━━━ SOURCE EXCERPT

Pursuant to a written agreement (the “Waiver Agreement”), the Adviser has contractually agreed, until at least September 30, 2023, to ensure that total annual fund operating expenses after fee waiver and/or reimbursement (exclusive of any front-end or contingent deferred loads, taxes, brokerage fees and commissions, borrowing costs (such as interest and dividend expense on securities sold short), acquired fund fees and expenses, fees and expenses associated with investments in other collective investment vehicles or derivative instruments (including for example option and swap fees and expenses), or extraordinary expenses such as litigation) will not exceed 0.95%, 0.60%, 0.80%, and 0.80% of average daily net assets of Hedged Growth ETF, Smart Growth ETF, Tactical Growth ETF, and Tactical Income ETF, respectively; subject to possible recoupment from the Funds in future years within the three years from the date the fees have been waived or reimbursed if such recoupment can be achieved within the lesser of the foregoing expense limits or the expense limits in place at the time of the recoupment. Fee waiver and reimbursement arrangements can decrease the Funds’ expenses and boost its performance. If the Adviser waives any fee or reimburses any expense pursuant to the Waiver Agreement, and the operating expenses attributable to the Funds are subsequently less than the Expense Limitation, the Adviser shall be entitled to reimbursement by the applicable Fund for such waived fees or reimbursed expenses provided that such reimbursement does not cause the expenses to exceed the Expense Limitation. If the Funds’ operating expenses subsequently exceed the Expense Limitation, the reimbursements shall be suspended.

━━━━━━

### PROBLEMS TO SOLVE
A: Decide whether each statement agrees with the fee waiver passage. Answer yes or no, and quote the exact words that settle it.
(i) The Adviser's expense commitment runs until at least September 30, 2023.
(ii) The expense limit for Smart Growth ETF is 0.95% of average daily net assets.
(iii) If the Funds' operating expenses later exceed the Expense Limitation, reimbursements are suspended.
B: Answer these questions from the fee waiver passage:
(i) Within what period may waived or reimbursed fees be recouped from the Funds?
(ii) What example of an extraordinary expense does the passage give?
(iii) What two effects can fee waiver and reimbursement arrangements have?

━━━ RECORD SET

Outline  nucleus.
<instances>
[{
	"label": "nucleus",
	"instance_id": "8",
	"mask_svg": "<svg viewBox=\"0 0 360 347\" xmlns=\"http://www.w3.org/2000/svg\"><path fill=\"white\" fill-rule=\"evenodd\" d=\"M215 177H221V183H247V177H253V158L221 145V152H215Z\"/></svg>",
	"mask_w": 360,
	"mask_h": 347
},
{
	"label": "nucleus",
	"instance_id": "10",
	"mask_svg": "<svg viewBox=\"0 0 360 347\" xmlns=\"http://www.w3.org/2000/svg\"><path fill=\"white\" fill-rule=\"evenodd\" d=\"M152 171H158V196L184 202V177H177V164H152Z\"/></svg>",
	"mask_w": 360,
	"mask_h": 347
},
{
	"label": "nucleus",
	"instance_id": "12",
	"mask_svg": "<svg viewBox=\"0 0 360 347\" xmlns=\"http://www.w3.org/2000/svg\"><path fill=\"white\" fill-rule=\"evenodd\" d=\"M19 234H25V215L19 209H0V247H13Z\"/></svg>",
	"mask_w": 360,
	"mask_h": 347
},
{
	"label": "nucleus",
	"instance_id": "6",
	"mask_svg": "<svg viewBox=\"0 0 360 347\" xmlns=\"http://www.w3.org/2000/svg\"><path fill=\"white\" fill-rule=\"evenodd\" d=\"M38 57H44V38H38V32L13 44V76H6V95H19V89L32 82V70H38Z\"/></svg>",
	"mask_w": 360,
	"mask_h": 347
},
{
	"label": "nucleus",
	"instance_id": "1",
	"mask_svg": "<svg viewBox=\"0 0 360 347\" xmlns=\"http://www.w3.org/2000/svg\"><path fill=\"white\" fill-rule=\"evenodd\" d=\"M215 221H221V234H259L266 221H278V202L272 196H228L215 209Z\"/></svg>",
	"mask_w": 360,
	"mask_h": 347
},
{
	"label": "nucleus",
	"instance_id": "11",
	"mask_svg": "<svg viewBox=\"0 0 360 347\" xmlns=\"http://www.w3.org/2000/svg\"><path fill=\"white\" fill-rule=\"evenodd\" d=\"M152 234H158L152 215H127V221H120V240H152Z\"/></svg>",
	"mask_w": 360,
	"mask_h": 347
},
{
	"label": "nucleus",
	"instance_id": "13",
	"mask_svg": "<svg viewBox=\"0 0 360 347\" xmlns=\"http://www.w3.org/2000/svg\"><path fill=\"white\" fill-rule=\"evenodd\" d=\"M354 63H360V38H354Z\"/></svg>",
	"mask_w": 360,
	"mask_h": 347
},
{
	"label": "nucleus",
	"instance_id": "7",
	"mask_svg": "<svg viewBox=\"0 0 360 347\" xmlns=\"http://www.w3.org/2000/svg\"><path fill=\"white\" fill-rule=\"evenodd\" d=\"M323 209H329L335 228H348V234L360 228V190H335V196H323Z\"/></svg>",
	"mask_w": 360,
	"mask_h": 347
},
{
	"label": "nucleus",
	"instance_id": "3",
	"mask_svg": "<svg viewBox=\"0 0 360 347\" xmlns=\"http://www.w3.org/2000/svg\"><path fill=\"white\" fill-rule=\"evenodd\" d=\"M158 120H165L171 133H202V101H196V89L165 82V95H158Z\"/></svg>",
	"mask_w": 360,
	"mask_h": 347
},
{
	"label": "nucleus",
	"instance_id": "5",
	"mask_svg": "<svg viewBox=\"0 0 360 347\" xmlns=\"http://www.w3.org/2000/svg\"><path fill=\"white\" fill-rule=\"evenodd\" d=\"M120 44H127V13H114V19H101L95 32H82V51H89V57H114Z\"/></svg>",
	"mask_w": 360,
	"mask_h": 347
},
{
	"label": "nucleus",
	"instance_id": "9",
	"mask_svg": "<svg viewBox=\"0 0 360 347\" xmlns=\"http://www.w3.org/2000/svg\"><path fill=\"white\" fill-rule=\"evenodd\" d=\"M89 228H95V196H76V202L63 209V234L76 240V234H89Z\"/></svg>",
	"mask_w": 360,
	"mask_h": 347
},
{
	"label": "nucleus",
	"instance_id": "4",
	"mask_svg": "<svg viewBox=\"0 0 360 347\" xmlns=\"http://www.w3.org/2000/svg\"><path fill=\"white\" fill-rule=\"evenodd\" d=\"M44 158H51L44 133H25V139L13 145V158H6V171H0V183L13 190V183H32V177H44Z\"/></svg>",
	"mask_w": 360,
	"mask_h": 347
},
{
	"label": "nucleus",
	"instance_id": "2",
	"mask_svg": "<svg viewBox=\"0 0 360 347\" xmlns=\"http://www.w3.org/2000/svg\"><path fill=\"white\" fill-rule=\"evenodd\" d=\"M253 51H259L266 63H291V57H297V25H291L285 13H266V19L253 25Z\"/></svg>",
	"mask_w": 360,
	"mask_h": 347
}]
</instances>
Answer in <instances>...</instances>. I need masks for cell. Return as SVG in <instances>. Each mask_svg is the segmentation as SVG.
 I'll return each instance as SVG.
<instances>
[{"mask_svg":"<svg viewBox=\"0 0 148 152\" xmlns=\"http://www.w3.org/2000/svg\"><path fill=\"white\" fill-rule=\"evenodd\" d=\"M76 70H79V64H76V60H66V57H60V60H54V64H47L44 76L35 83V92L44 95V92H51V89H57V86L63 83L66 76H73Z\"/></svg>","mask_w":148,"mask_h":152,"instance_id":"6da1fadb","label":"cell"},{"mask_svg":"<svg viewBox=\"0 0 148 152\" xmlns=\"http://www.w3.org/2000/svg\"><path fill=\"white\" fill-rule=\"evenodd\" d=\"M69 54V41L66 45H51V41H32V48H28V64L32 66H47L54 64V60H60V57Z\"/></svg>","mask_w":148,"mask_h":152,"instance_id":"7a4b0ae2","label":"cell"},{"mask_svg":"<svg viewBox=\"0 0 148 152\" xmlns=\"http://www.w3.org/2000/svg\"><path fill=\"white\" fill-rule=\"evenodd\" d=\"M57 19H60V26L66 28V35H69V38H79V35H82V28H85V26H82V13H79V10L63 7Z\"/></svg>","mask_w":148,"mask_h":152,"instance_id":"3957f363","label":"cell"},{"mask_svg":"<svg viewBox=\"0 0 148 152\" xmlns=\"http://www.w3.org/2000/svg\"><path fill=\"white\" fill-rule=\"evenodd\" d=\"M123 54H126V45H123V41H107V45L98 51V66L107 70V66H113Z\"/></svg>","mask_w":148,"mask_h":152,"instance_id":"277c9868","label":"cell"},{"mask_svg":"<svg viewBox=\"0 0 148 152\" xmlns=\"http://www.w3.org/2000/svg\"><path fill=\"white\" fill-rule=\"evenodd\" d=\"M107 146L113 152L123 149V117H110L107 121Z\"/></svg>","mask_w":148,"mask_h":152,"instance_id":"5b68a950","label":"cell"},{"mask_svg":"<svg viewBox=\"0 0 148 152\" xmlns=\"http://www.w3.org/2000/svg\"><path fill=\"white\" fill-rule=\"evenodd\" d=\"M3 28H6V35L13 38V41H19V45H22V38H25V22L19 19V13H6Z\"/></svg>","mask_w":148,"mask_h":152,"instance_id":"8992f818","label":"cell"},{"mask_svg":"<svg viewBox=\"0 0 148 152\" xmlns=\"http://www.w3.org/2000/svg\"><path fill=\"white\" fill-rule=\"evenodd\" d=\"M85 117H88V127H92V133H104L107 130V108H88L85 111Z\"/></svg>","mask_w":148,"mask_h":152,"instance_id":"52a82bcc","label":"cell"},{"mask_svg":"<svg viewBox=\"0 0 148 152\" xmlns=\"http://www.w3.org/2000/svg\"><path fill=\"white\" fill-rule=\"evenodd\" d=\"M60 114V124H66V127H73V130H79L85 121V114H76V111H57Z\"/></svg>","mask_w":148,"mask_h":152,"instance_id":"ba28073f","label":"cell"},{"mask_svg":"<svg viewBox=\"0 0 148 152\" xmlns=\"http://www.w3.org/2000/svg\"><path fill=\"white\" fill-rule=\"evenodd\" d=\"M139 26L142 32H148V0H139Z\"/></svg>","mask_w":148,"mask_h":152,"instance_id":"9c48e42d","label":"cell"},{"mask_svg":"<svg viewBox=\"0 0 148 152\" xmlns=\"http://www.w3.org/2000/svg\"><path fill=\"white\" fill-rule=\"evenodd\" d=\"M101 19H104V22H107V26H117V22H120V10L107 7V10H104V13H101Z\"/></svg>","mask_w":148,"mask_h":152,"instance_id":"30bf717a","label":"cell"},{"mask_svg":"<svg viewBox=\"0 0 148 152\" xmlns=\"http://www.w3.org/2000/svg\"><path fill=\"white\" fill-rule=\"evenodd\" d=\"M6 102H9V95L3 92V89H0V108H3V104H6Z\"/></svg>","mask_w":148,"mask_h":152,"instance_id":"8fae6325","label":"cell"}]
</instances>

━━━━━━

### OUTPUTS FOR THE TASKS
A:
(i) Yes: "until at least September 30, 2023"
(ii) No: "0.95%, 0.60%, 0.80%, and 0.80% of average daily net assets of Hedged Growth ETF, Smart Growth ETF, Tactical Growth ETF, and Tactical Income ETF, respectively"
(iii) Yes: "If the Funds’ operating expenses subsequently exceed the Expense Limitation, the reimbursements shall be suspended."

B:
(i) Within the three years from the date the fees have been waived or reimbursed.
(ii) Litigation.
(iii) They can decrease the Funds’ expenses and boost performance.